The next step—more difficult and perhaps more important—was to provide sound, large-scale instruction in swimming. Longfellow accomplished this by selecting outstanding swimmers from each corps, giving them additional training, and authorizing them to teach swimming on a voluntary basis. In this way, sound swimming instruction was multiplied many times over.
The final task was to consolidate public interest and support. The Commodore did this with amazing success. He gave talks and demonstrations, wrote for newspapers and periodicals, created and produced water pageants, and, with the advent of radio in the 1920s, put his message on the air. The water pageants perhaps best illustrate the Commodore's philosophy of teaching, which was to entertain the public hugely while educating them gently. Under Longfellow's guidance, a pleasurable activity for participants and spectators alike became a solid educational experience.

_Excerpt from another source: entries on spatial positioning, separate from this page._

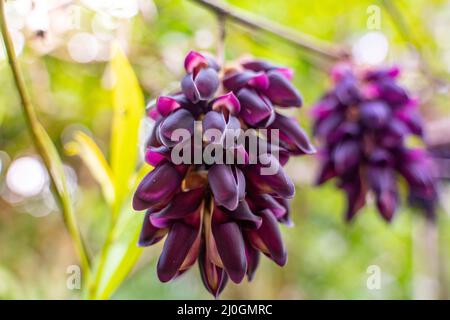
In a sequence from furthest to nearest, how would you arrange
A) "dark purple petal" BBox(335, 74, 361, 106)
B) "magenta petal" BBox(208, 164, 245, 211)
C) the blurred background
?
the blurred background
"dark purple petal" BBox(335, 74, 361, 106)
"magenta petal" BBox(208, 164, 245, 211)

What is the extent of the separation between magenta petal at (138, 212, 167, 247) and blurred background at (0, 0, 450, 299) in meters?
0.41

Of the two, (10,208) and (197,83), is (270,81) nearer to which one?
(197,83)

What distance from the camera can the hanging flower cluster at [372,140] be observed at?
27.0 inches

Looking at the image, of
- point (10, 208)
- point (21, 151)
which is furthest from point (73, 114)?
point (10, 208)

As public demand for swimming and lifesaving instruction spread, the Commodore was joined by other highly trained men who were added to the Red Cross staff as public demand for swimming and lifesaving instruction spread. Meanwhile, other organizations, awakened to a sense of water safety responsibility, began to participate in the undertaking. The toll of lives lost through drowning began to recede, even as the number of participants in aquatic activities increased.
By the time the country entered World War I, in April 1917, the groundwork for the program was in place and training was gathering momentum. The Commodore and his co-workers then moved into army camps and naval stations. The setting was different, but the challenge was the same: to teach fighting men to swim and men who were already good swimmers to save lives.

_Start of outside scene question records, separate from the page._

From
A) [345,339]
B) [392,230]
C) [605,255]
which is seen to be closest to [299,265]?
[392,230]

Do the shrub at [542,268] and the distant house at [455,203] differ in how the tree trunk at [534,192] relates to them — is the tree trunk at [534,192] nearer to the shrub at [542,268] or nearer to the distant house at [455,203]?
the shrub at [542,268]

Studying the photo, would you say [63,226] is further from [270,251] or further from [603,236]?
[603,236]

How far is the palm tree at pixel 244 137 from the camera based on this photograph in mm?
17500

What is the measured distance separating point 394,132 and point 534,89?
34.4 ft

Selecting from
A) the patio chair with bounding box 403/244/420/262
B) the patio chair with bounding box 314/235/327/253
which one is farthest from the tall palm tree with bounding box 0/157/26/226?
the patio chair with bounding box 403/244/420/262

After World War I and before the next World War, the Red Cross water safety program was extended, through hundreds of Red Cross chapters, to every part of the nation. Water safety consciousness gradually became a part of American life.
Under Longfellow's leadership, innovations were made to the he program and in 1922 two Red Cross national aquatic schools, for the training and qualifying of water safety and first aid instructors, were started. During World War II, the Red Cross developed a new kind of swimming, called functional or combat swimming, for the protection and efficiency of the armed forces. Functional swimming was in full use throughout the country in the months following Pearl Harbor and was used extensively in the he United States and overseas all through the conflict.
A Lifetime of Service
Until the day he retired, the Commodore continued to play a vital and active role in all aspects of the Red Cross water safety program and in the closely allied fields of first aid and accident prevention. He traveled an average of 25,000 miles a year to visit Red Cross chapters, national aquatic schools, and training conferences and give lectures, radio talks, interviews, and demonstrations, reaching an estimated 100,000 persons annually.

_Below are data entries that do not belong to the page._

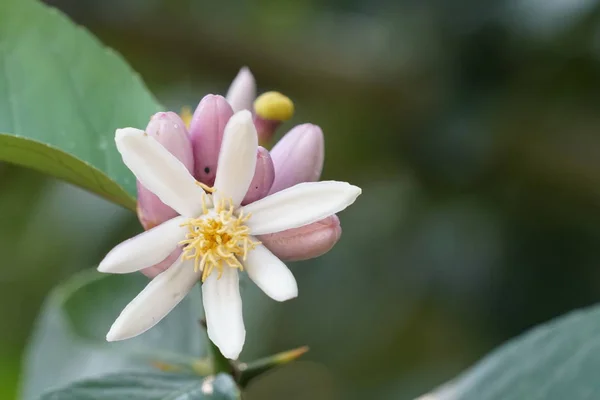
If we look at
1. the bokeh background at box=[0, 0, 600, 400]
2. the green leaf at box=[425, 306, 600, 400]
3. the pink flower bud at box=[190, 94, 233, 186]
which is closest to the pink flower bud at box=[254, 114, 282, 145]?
the pink flower bud at box=[190, 94, 233, 186]

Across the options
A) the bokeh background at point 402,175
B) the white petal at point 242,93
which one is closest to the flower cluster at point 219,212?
the white petal at point 242,93

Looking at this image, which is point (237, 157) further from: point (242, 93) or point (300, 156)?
point (242, 93)

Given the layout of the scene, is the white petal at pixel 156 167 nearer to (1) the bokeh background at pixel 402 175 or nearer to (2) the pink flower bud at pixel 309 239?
(2) the pink flower bud at pixel 309 239

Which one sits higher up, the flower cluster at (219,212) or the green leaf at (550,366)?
the flower cluster at (219,212)

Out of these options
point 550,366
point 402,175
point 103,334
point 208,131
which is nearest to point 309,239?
point 208,131

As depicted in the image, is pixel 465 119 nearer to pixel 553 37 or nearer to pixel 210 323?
pixel 553 37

He was always the cheerful crusader, the self-styled "amiable whale," the man whose terrestrial mission was luring Americans into the water to teach them how to be at home in it, how to have fun in it, and how not to drown.
"Water is a good friend or a deadly enemy," the Commodore would tell his pupils. "After you have been properly introduced to it, keep on good terms with it. Don't slap it, try hugging it—an armful at a time!"